* Source text:
========

Both CENP-S– and CENP-X–deficient DT40 cells are viable but show defects in mitotic progression. (A, left) Dynamics of chromosomes in wild-type (WT) or CENP-S–deficient cells visualized by time-lapse observation of living cells. Selected images of chromosomes from prophase to anaphase in these cells are shown. (right) Quantification of the time for progression from prophase to anaphase in wild-type and CENP-S–deficient cells as determined by time-lapse microscopy of living cells. (B) Chromosome morphology and α-tubulin staining (green) in human HeLa cells after siRNA-based knockdown for CENP-X. Human anticentromere antibodies (ACA) were used to detect the position of centromeres (red), and DNA (blue) was stained with Hoechst. Bars, 10 µm.

Figure 3.

Kinetochore localization of the CENP-S–CENP-X complex occurs downstream of the CENP-H complex but is distinct from the CENP-O complex. (A) CENP-X localization in CENP-S–deficient cells (CENP-S OFF) and CENP-S localization in CENP-X–deficient cells (CENP-X OFF). WT, wild type. (B) CENP-S localization in CENP-K– or CENP-T–deficient cells (CENP-K OFF or CENP-T OFF, respectively). (C) Immunofluorescence analysis in wild-type DT40 and CENP-50– and CENP-X–deficient cells with the indicated antibodies (green). DNA was counterstained with DAPI (blue). (D) Imaging of human HeLa cells stably expressing GFP-tagged CENP-H after siRNA-based knockdown for control or CENP-X. Bars, 10 µm.

Figure 4.

========

* Exercise tasks:
1. Translate this sentence from the CENP-S and CENP-X figure legends into Spanish: "Selected images of chromosomes from prophase to anaphase in these cells are shown."
2. Write the next part of the CENP-S and CENP-X figure legends, picking up after the final line.
The entries come from a different source than the CENP-S and CENP-X figure legends.

* Recorded data:
========

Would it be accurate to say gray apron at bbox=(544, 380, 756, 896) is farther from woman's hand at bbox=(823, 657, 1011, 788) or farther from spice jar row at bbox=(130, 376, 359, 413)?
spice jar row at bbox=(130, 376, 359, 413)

========

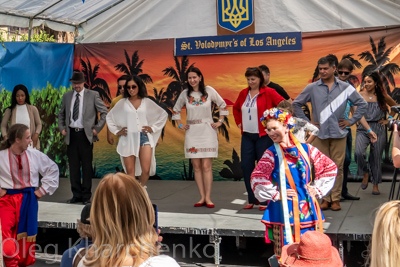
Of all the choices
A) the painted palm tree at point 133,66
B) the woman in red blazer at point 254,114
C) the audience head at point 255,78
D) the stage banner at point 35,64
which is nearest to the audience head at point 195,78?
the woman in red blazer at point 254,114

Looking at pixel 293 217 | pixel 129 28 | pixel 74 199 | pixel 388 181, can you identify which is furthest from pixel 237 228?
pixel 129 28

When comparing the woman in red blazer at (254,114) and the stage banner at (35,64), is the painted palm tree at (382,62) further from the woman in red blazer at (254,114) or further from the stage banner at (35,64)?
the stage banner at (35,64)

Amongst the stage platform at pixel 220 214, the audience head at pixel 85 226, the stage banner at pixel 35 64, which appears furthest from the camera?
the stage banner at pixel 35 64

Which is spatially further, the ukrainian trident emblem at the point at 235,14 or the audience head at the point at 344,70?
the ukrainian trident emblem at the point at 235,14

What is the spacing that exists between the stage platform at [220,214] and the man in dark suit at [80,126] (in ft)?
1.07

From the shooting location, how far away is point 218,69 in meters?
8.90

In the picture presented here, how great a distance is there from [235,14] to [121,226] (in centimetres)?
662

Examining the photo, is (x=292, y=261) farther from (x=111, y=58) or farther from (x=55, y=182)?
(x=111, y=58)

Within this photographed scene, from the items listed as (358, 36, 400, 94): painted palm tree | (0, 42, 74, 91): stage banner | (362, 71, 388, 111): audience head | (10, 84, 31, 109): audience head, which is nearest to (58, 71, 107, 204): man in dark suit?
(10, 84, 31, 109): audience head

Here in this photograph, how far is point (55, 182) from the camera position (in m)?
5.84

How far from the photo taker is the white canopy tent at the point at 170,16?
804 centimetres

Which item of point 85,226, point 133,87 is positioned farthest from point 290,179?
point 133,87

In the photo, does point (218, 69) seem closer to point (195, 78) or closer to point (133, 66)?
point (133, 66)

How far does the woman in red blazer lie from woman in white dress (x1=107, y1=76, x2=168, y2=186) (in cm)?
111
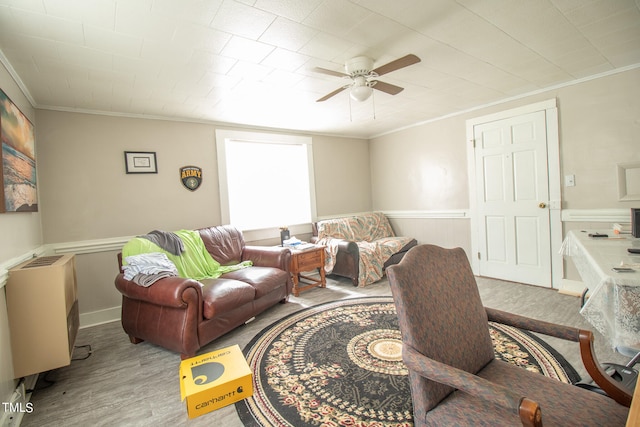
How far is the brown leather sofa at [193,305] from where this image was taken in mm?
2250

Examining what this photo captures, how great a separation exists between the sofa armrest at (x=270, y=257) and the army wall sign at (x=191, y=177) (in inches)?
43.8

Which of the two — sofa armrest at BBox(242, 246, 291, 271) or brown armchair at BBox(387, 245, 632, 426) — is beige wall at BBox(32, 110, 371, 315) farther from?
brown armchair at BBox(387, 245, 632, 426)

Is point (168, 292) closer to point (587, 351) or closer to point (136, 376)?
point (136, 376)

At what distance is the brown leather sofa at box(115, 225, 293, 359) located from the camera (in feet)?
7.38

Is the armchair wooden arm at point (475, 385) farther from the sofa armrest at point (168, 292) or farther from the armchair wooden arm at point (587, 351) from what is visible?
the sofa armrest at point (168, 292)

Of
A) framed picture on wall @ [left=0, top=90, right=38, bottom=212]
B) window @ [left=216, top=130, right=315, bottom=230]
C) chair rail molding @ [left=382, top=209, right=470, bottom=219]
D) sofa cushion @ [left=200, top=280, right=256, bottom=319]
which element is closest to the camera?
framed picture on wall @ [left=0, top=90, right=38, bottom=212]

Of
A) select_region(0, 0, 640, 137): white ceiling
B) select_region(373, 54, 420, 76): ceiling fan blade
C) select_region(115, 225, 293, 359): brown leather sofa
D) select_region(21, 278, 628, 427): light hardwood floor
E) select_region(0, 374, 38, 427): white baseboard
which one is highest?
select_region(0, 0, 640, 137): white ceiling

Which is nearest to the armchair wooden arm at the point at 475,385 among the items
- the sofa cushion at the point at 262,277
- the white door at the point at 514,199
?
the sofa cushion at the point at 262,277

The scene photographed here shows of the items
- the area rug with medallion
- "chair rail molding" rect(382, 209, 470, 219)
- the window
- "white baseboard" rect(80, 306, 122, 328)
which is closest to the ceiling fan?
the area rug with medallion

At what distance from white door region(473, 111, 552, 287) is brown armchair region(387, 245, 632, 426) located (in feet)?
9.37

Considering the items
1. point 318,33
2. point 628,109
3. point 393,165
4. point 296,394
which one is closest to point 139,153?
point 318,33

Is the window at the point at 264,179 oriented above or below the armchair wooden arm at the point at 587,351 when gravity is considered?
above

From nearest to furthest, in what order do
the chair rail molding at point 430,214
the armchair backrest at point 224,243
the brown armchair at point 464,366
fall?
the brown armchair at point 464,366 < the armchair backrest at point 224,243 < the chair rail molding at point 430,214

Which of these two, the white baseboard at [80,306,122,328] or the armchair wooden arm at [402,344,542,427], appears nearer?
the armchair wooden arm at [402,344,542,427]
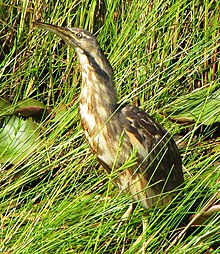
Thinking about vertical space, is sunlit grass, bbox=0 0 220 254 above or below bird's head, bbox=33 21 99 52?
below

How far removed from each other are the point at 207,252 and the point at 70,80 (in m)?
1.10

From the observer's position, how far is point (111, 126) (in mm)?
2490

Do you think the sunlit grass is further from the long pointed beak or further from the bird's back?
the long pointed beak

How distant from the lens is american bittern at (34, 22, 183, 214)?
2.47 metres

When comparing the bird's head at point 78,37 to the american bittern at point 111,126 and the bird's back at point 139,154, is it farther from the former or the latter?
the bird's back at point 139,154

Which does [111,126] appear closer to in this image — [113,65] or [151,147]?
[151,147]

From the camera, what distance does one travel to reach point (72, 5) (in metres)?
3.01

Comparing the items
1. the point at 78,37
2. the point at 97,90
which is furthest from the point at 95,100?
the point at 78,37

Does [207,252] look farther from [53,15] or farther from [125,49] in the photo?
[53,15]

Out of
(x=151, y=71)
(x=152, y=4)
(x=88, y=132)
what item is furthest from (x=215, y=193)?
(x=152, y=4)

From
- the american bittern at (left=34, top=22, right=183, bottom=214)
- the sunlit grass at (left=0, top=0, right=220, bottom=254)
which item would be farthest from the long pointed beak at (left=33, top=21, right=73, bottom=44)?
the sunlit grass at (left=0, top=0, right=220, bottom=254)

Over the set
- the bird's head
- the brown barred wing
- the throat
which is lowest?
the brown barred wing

========

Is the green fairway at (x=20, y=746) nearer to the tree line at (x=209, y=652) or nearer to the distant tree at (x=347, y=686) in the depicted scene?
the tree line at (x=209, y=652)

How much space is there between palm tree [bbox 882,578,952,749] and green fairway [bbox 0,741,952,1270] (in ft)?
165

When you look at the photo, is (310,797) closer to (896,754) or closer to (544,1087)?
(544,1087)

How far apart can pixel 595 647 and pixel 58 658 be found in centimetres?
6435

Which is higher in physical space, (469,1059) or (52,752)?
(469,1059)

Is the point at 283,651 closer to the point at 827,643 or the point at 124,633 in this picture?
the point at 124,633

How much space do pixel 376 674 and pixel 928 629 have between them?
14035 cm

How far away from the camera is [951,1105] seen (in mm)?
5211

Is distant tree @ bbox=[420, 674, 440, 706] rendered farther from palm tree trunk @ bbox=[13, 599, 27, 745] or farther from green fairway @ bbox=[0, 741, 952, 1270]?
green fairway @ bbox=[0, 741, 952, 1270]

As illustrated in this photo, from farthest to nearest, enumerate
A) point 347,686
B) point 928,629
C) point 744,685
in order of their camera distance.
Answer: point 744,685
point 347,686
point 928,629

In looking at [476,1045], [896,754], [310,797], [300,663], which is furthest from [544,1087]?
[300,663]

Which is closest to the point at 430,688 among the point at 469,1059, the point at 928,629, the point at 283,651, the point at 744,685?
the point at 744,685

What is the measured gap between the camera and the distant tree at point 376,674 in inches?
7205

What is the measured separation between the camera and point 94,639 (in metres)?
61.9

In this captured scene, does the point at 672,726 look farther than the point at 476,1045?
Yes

========

* Written responses:
1. Se muestran imágenes seleccionadas de los cromosomas desde la profase hasta la anafase en estas células.

2.
The length of the outer plate and the distance of the interkinetochore in CENP-S–deficient cells. (A) Electron micrograph showing a typical image of the kinetochore outer plate in wild-type (1 and 1′) or CENP-S–deficient cells (2 and 2′). (B) Numbers of identifiable outer plates per cell (mean ± SD). Approximately 35 serial sections were made for each cell, and the numbers of outer plates were counted. (C) Distribution of the outer plate length in wild-type or CENP-S–deficient cells. In both cell lines, two peaks with distribution were observed. The two peaks in the distribution of the plate length are likely caused by differences in sample orientation. As the orientation of some cells is not plane of the section, the length of plates varies depending on the angle of the section against a chromosome. (D) Distance between outer plate and electron-dense chromatin region in wild-type or CENP-S–deficient cells. (E) Distances between Ndc80 and Ndc80 or CENP-T and CENP-T of control or CENP-S– or CENP-X–deficient metaphase cells in the absence of microtubules. Arrows indicate sister kinetochore pairs. (D and E) Error bars represent SD. Bars: (A) 200 nm; (E) 5 µm.

Figure 5.

Localization of outer plate proteins in CENP-S– or CENP-X–deficient cells. (A) Immunofluorescence analysis in wild-type (WT) DT40 or CENP-S– or CENP-X–deficient cells with anti-Ndc80 and -Mis12 antibodies. Signal intensities at each kinetochore were measured in these cells. Error bars represent SD. (B) Immunofluorescence analysis with anti-Ndc80, -KNL1, or -Dsn1 antibodies in HeLa cells treated with control or CENP-X siRNAs. The numbers in the micrographs are relative signal intensities of kinetochore signals. (C) A model for the assembly of kinetochore proteins at mitosis. The CENP-S–CENP-X complex is essential for the stable assembly of outer kinetochore proteins. In addition, the CENP-S–CENP-X complex generates a discrete CCAN structure to prevent the kinetochore from overstretching (left). In CENP-S– and CENP-X–deficient cells, the amount of KNL1 and Ndc80 at kinetochores is reduced, and CCAN structure is less tight, which causes kinetochore to be overstretched (right). Bars, 10 µm.